→ SUPPLIED TEXT
OT: spam filtering idea

Paul Wright -$P-W$- at verence.demon.co.uk
Tue Jan 14 08:27:49 EST 2003


In article <mailman.1042490665.8620.python-list at python.org>,
Tim Peters  <tim.one at comcast.net> wrote:
>[Paul Wright]
>> <http://www.jerf.org/irights/2002/11/18.html> argues that human malice
>> can and will defeat Bayesian filters, and that widespread adoption of
>> them will end up making spam harder to recognize by hand. 
...
>He's probably right that the way to beat this generation of filters is to
>create spam statistically indistinguishable from ham.  The unknown not
>addressed there is that all forms of advertising are a percentage game, and
>current spam uses (e.g.) ALL CAPS and huge fonts and bright colors because
>those tricks increase response rate.  Spam so bland that it looks like it
>came from your grandmother may not draw a response rate large enough to
>repay the costs of spamming (which, while tiny on a per-msg basis, aren't
>zero).

Indeed. However, I am seeing a lot of "minimalist" spam which is
obviously intended to evade body filtering: usually just a URL and a
hashbuster. I imagine that they're banking on people being curious
enough to click the link. I'm planning on dealing with short spam like
this by looking up the website host IP in blacklists, but it's not quite
enough of a problem to worry about yet.

→ GIVEN INFORMATION

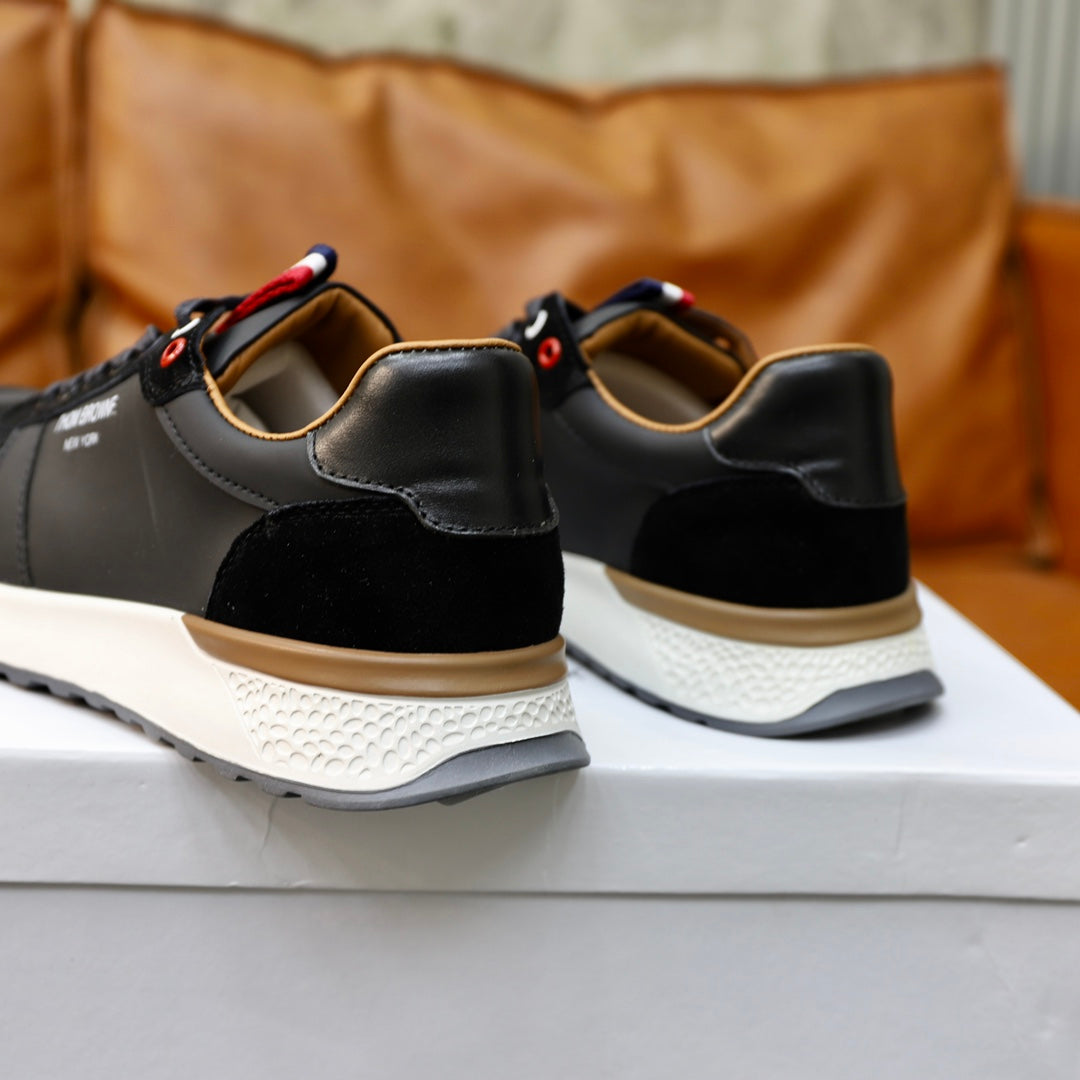 Thom Browne 2025ss Sneakers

→ WHAT TO DO
Print the part of the spam filtering post starting at "In article <mailman.1042490665.8620.python-list" and ending at "recognize by hand.", word for word. Rely only on the spam filtering post and nothing else.

→ PROBLEM SOLUTION
In article <mailman.1042490665.8620.python-list at python.org>,
Tim Peters  <tim.one at comcast.net> wrote:
>[Paul Wright]
>> <http://www.jerf.org/irights/2002/11/18.html> argues that human malice
>> can and will defeat Bayesian filters, and that widespread adoption of
>> them will end up making spam harder to recognize by hand.